--- 課題 1 ---
池上さんの本をめぐる次の文章を、一字も変えずに全文書き写してください。

--- 本文抜粋 ---
——————————
今回は政治の話なのですが、いつもの通り、そんなに目新しいことが書いてあるわけではありません。
おそらくこれを読むと「そんな初歩的なこと、もう知ってるよ」と仰る人も少なくないでしょう。
でも、それを承知の上で、こういう「聞いたらバカにされそうで、聞きづらかった事」をまとめてくれる池上さんって、本当に貴重な存在だなあ、と。


僕も昔『バカの壁』を読んだとき、「こんな、みんながわかっているようなことを書いた本が、なんで大ベストセラーになったんだ?」とすごく疑問だったんですよ。
いまから考えると、「わかっているつもりのことを、『こんなの知ってるよ』と思われるくらい整理して書く」というのは、けっこう大変なことなのだよなあ。
読んでいる人たちに「わかってるよ」と思わせつつも、最後まで読み続けさせるための匙加減というのも難しい。


2010年の7月の参議院選挙の選挙特番は、池上さん効果もあり、テレビ東京にもかかわらず、視聴率民放2位だったそうです。
そこでは、池上さんが「特番をつくっている政治のプロと視聴者(=素人)をつなぐ番組にする」ことを目指したそうです。

 そうした考えのもと、「民主党を支持している日教組の組織率はどのくらいなのか」とか、「公明党創価学会の関係はどうなっているのか」とかいうことをテレビでお話ししました。
——————————
--- 課題 2 ---
一覧のうち「Which one is the」を含む行から一覧の末尾までを、列名「入力」と「出力」の2列のCSVに書き換え、1件ごとに1行としてください。どちらの欄も引用符で囲んだ1フィールドに収め、改行は空白に置き換えてください。

--- データ一覧 ---
——————————
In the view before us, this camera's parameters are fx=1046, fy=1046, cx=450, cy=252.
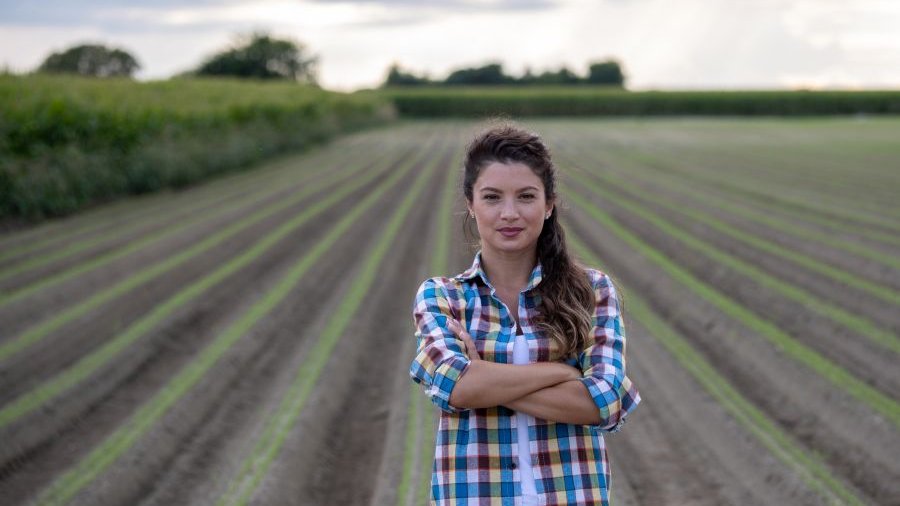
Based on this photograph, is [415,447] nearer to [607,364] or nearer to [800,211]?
[607,364]

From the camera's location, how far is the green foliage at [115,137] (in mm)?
17672

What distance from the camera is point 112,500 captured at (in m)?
6.39

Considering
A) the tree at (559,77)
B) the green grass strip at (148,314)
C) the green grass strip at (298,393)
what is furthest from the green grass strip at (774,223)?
the tree at (559,77)

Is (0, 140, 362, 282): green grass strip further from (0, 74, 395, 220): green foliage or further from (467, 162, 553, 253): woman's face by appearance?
(467, 162, 553, 253): woman's face

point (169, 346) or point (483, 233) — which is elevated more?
point (483, 233)

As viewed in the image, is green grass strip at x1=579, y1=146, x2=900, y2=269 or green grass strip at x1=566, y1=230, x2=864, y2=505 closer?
green grass strip at x1=566, y1=230, x2=864, y2=505

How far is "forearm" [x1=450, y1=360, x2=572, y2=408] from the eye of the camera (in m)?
2.69

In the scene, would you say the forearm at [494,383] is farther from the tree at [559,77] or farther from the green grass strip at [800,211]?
the tree at [559,77]

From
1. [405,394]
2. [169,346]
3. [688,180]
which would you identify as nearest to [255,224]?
[169,346]

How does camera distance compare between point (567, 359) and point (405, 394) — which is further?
point (405, 394)

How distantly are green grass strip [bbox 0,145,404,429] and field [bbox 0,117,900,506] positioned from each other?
0.12 ft

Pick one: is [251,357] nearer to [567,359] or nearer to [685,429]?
[685,429]

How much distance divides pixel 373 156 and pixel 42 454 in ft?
84.3

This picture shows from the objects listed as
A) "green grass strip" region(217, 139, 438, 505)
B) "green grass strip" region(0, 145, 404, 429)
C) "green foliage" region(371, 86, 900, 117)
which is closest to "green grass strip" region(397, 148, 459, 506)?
"green grass strip" region(217, 139, 438, 505)
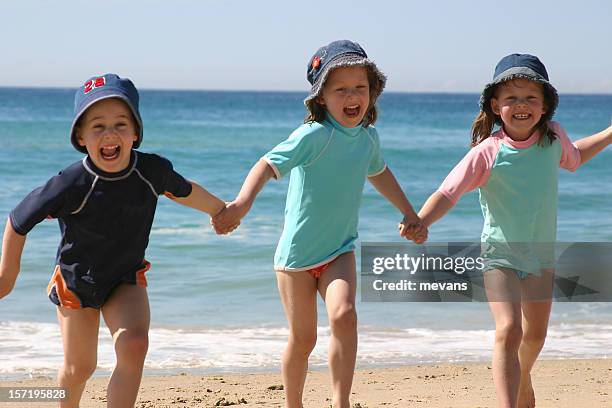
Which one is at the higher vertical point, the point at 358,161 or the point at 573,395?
the point at 358,161

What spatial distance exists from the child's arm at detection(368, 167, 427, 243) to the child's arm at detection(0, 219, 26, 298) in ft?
5.61

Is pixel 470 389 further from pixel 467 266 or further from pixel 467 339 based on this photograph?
pixel 467 339

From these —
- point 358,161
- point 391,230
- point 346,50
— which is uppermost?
point 391,230

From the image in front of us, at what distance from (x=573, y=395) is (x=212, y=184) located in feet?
44.8

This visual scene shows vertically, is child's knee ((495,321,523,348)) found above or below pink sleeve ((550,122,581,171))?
below

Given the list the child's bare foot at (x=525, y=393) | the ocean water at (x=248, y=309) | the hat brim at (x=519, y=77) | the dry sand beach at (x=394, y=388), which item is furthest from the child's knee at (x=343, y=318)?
the ocean water at (x=248, y=309)

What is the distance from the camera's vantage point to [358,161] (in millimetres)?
4594

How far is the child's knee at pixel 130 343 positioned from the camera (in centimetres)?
394

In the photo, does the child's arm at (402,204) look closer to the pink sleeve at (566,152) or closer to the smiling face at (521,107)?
the smiling face at (521,107)

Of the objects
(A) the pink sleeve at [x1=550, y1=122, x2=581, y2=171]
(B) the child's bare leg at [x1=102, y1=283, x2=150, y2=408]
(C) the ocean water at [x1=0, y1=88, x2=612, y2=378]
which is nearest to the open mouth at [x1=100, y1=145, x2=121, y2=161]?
(B) the child's bare leg at [x1=102, y1=283, x2=150, y2=408]

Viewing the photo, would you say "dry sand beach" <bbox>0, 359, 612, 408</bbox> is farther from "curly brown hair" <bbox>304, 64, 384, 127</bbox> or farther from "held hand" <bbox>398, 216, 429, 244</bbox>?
"curly brown hair" <bbox>304, 64, 384, 127</bbox>

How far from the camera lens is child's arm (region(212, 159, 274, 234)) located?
4.39 meters

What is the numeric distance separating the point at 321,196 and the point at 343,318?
583mm

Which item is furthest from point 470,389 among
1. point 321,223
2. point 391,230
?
point 391,230
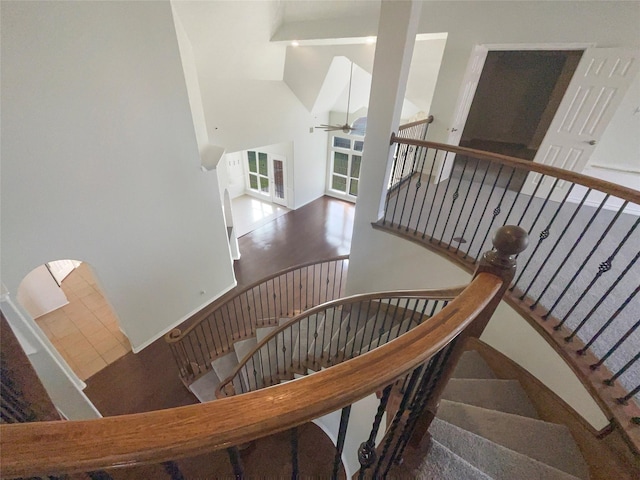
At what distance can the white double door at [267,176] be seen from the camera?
8.66 metres

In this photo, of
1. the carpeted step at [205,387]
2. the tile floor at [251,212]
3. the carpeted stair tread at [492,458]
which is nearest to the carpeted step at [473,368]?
the carpeted stair tread at [492,458]

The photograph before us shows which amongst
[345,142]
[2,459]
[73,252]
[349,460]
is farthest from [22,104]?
[345,142]

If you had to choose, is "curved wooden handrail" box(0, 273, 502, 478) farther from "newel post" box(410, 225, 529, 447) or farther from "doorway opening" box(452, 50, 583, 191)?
"doorway opening" box(452, 50, 583, 191)

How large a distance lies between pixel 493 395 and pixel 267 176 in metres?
8.59

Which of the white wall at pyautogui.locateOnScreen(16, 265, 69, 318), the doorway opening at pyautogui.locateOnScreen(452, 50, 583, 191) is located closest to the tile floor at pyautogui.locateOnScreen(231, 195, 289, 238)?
the white wall at pyautogui.locateOnScreen(16, 265, 69, 318)

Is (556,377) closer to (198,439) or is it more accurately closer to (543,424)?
(543,424)

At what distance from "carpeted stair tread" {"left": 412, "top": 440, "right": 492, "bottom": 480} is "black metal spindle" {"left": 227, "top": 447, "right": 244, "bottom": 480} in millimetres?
869

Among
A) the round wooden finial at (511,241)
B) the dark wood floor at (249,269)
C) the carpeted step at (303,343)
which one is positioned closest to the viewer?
the round wooden finial at (511,241)

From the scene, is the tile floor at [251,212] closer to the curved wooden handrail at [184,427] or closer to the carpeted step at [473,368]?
the carpeted step at [473,368]

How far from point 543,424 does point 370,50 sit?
5.77 metres

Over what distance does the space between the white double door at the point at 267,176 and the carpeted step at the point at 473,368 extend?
731 centimetres

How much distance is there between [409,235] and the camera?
2.88 meters

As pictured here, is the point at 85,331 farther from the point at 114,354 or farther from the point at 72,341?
the point at 114,354

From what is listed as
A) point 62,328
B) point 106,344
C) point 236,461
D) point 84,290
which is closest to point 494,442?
point 236,461
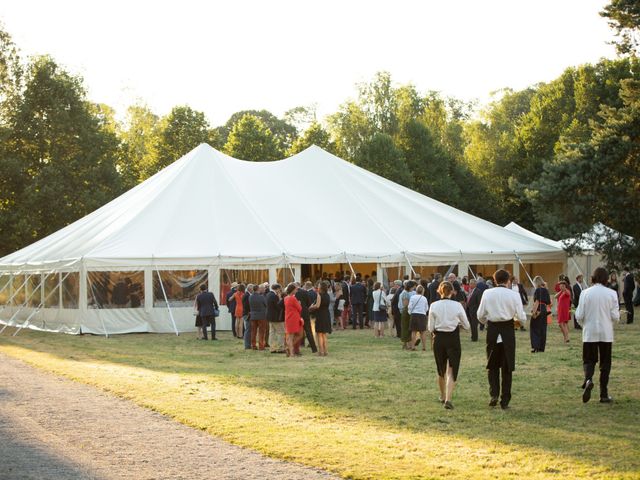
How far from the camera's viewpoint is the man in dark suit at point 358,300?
25.3m

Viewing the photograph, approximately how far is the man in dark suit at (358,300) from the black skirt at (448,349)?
14441mm

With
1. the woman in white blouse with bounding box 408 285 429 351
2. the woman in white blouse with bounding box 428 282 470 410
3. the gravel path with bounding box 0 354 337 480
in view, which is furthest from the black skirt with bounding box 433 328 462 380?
the woman in white blouse with bounding box 408 285 429 351

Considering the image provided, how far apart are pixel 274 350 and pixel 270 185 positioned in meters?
12.8

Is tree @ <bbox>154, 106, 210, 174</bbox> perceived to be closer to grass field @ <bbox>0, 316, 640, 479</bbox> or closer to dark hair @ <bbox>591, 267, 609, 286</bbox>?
grass field @ <bbox>0, 316, 640, 479</bbox>

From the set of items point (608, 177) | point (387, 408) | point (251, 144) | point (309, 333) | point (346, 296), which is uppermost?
point (251, 144)

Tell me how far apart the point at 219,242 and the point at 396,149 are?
1089 inches

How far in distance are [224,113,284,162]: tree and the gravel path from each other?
1648 inches

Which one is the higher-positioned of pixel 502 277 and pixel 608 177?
pixel 608 177

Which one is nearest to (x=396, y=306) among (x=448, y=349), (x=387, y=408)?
(x=387, y=408)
——————————
--- 最終結果 1 ---
今回は政治の話なのですが、いつもの通り、そんなに目新しいことが書いてあるわけではありません。
おそらくこれを読むと「そんな初歩的なこと、もう知ってるよ」と仰る人も少なくないでしょう。
でも、それを承知の上で、こういう「聞いたらバカにされそうで、聞きづらかった事」をまとめてくれる池上さんって、本当に貴重な存在だなあ、と。


僕も昔『バカの壁』を読んだとき、「こんな、みんながわかっているようなことを書いた本が、なんで大ベストセラーになったんだ?」とすごく疑問だったんですよ。
いまから考えると、「わかっているつもりのことを、『こんなの知ってるよ』と思われるくらい整理して書く」というのは、けっこう大変なことなのだよなあ。
読んでいる人たちに「わかってるよ」と思わせつつも、最後まで読み続けさせるための匙加減というのも難しい。


2010年の7月の参議院選挙の選挙特番は、池上さん効果もあり、テレビ東京にもかかわらず、視聴率民放2位だったそうです。
そこでは、池上さんが「特番をつくっている政治のプロと視聴者(=素人)をつなぐ番組にする」ことを目指したそうです。

 そうした考えのもと、「民主党を支持している日教組の組織率はどのくらいなのか」とか、「公明党創価学会の関係はどうなっているのか」とかいうことをテレビでお話ししました。

--- 最終結果 2 ---
入力,出力
"Which one is the higher-positioned of pixel 502 277 and pixel 608 177?","pixel 608 177"
"Which one is nearest to (x=396, y=306) among (x=448, y=349), (x=387, y=408)?","(x=387, y=408)"